- DATA RECORDS:
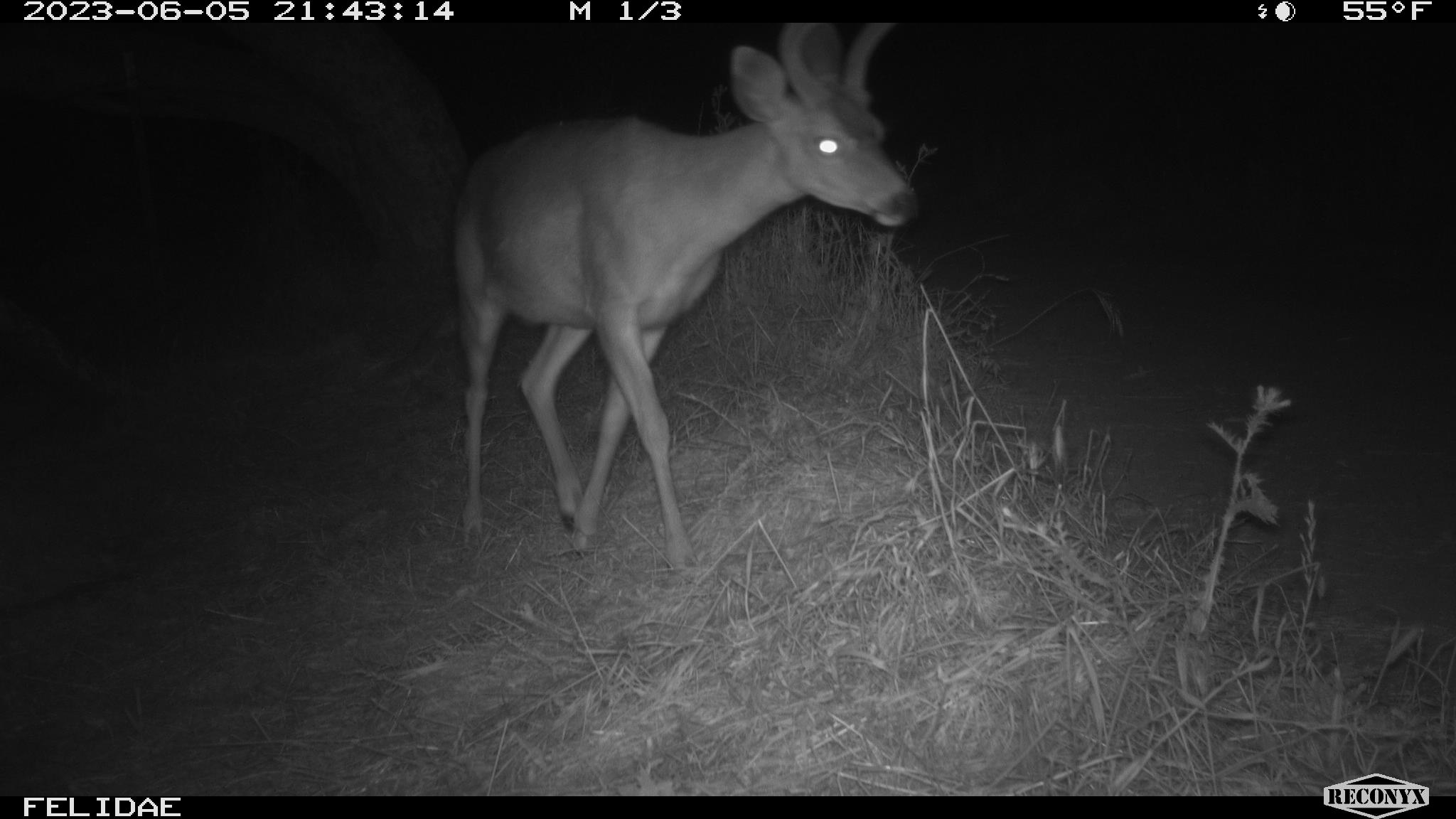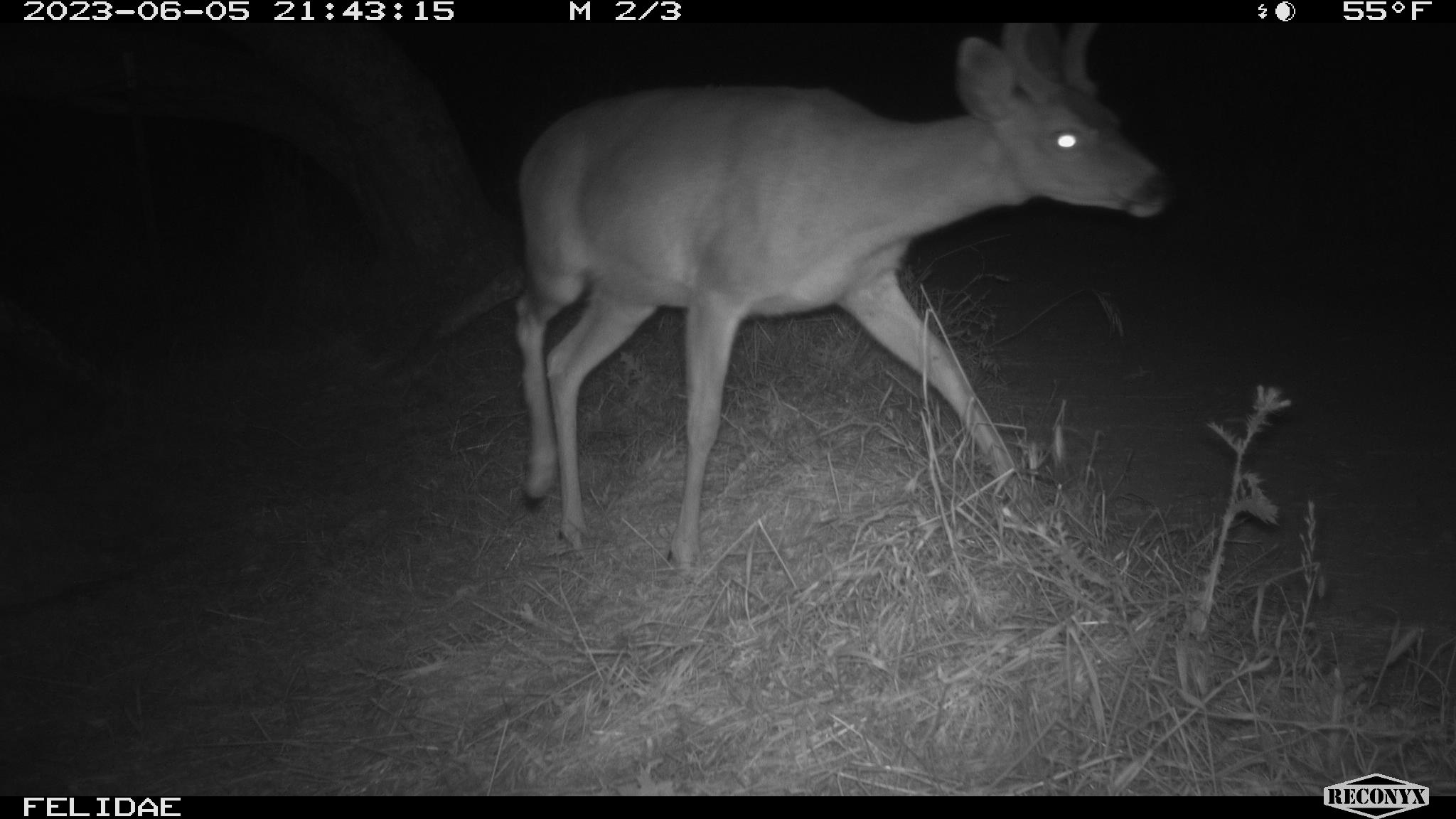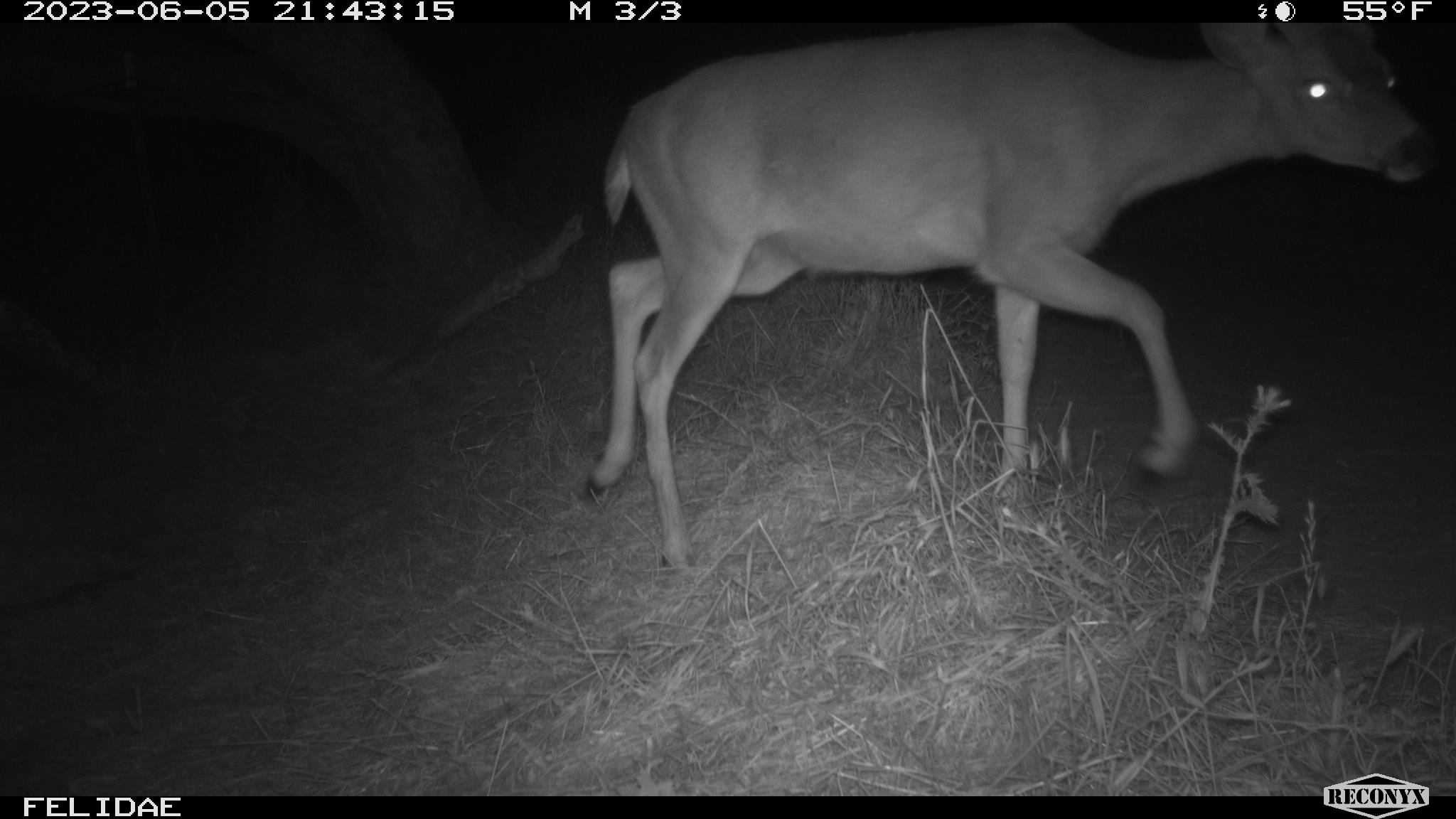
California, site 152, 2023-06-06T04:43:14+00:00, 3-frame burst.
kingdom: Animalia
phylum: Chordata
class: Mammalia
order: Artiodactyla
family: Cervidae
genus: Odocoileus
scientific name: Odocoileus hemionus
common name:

- PROMPT: Set down exactly the lines from the one that contains "phylum: Chordata" to the final line above, both included, and nothing more.

- YOUR SOLUTION:
phylum: Chordata
class: Mammalia
order: Artiodactyla
family: Cervidae
genus: Odocoileus
scientific name: Odocoileus hemionus
common name:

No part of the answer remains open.